= Tarea a realizar =
Responde estas preguntas con lo que dice el fragmento seleccionado:
1. ¿A quién vence el protagonista en el primer subsuelo?
2. ¿A qué santo rezan los delincuentes del segundo subsuelo?
3. ¿Qué le entrega Judith al protagonista antes de llegar al cuarto subsuelo?

**** Fragmento seleccionado

En el primer subsuelo, tiene que enfrentarse con el jefe de todas las pandillas, el mítico Príncipe de la noche, a quien termina venciendo en una lucha cuerpo a cuerpo. Sin embargo, es gracias a este triunfo que se gana la animadversión de los pandilleros que buscan venganza, por lo que la huida y el vencer obstáculos se vuelven una constante.
En el segundo subsuelo Tupah encuentra a un grupo de delincuentes que rezan fervorosamente a San Andrés para que su robo sea exitoso. En este piso, el protagonista continúa preguntando por el Averno, por lo que uno de los bandidos lo envía a la casa de Jaime Sáenz, escritor y poeta mítico cuya narrativa fue inspirada por la ciudad de La Paz y sus misterios nocturnos, para que sea él quien le indique las coordenadas de este bar de mala muerte.
Ya en el tercer subsuelo, aparece Sáenz (MiguelangelEstellano) como un personaje bien construido porque logra transmitir el aura que lo envuelve.
Antes de llegar al cuarto subsuelo, Judith (Sydney Sánchez), una prostituta con la que se encuentra en el camino, le brinda finalmente la llave para abrir la puerta del Averno: un talismán protector en forma de serpientes.

********
**** Datos para analizar

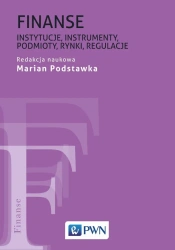 FINANSE
INSTYTUCJE, INSTRUMENTY, PODMIOTY, RYNKI, REGULACJE

Redakcja naukowa
Marian Podstawka

Finanse

PWN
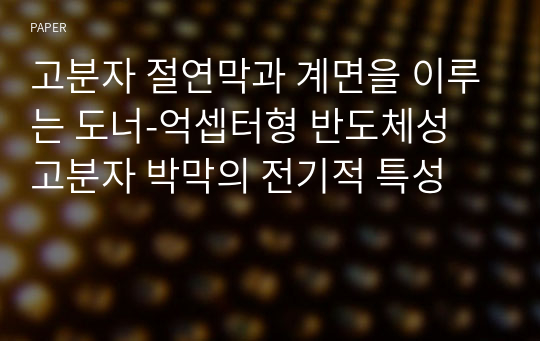 PAPER

고분자 절연막과 계면을 이루는 도너-억셉터형 반도체성 고분자 박막의 전기적 특성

********

= Resultado del ejercicio =
1. Al jefe de todas las pandillas, el mítico Príncipe de la noche, en una lucha cuerpo a cuerpo.
2. A San Andrés.
3. La llave para abrir la puerta del Averno: un talismán protector en forma de serpientes.